Utah lawmakers’ sleight-of-hand in financing their campaigns has become so blatant it is even offending Utah lawmakers. In the upcoming session of the Legislature, several will run bills to clean up the mess. Candidates who “forget” to file financial-disclosure forms would be barred from the ballot by Rep. Greg Hughes, R-Draper. Rep. Sheryl Allen, R-Bountiful, would fine candidates who don’t disclose big donors until after an election. Sen. Peter Knudson, R-Brigham City, wants to close loopholes and make all candidates and political committees file reports, while Rep. Brad Daw, R-Orem, would expand state regulation to city elections, forcing cities to make finance reports available to the public and bring secretive local campaign groups out of the dark.
It’s one step forward and two steps back in Utah’s liquor wars.
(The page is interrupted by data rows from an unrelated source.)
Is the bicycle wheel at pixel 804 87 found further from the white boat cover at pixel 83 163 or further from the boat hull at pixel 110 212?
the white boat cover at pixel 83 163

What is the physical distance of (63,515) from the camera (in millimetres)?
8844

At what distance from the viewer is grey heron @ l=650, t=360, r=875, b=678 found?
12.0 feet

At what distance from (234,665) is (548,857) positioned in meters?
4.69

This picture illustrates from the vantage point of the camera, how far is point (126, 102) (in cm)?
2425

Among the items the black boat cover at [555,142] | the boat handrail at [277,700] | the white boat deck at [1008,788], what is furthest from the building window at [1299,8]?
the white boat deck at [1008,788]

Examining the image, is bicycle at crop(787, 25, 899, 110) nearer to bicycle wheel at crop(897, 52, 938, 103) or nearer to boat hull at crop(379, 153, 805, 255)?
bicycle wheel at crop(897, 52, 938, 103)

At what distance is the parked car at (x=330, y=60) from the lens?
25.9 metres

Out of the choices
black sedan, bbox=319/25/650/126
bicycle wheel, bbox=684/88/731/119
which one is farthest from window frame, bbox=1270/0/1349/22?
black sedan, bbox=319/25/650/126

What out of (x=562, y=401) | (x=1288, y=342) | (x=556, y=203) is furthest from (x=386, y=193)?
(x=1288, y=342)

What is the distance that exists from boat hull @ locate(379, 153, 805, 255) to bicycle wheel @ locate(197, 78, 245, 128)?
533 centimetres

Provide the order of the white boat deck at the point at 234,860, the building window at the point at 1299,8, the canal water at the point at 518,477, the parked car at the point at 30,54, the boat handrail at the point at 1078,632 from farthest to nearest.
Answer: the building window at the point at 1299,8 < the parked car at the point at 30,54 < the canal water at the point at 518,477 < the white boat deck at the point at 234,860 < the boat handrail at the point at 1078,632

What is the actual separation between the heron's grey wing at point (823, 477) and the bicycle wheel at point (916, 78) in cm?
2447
Folks in Cache County are pleasantly surprised riots haven’t broken out now that beer sales are being allowed Sundays. No such enlightenment, however, for Utah liquor commissioners who recently voted to ask the Legislature to remove Smirnoff Ice-style flavored malt beverages from grocery stores. Two commissioners voted, “No,” one noting malt beverages are just 3.2 beer with a tiny amount of booze added for flavor. That didn’t stop the majority from requesting the products be reclassified as “liquor” for exclusive sale at the state liquor store. The result will be higher prices for malt beverage drinkers who will now pay the state’s 86 percent markup.
The U.S. Nuclear Regulatory Commission says it won’t let Italy’s nuclear leftovers be imported to a state that doesn’t want the stuff. That’s a bit of good news for those opposing EnergySolutions’ plan to import 20,000 tons from Italy’s defunct nuclear program. (About 1,600 tons would go to the company’s Tooele County landfill.) The bad news is states have to say, “No.” While Texas and Kentucky politicos have written federal nuclear officials to complain about the Italy import, Utah leaders seem fine with it. Gov. Jon Huntsman Jr. says he is OK with Utah taking any country’s waste that meets the “low level” threshold of radioactive material allowed here. Utah citizens will have their say during upcoming public comment periods.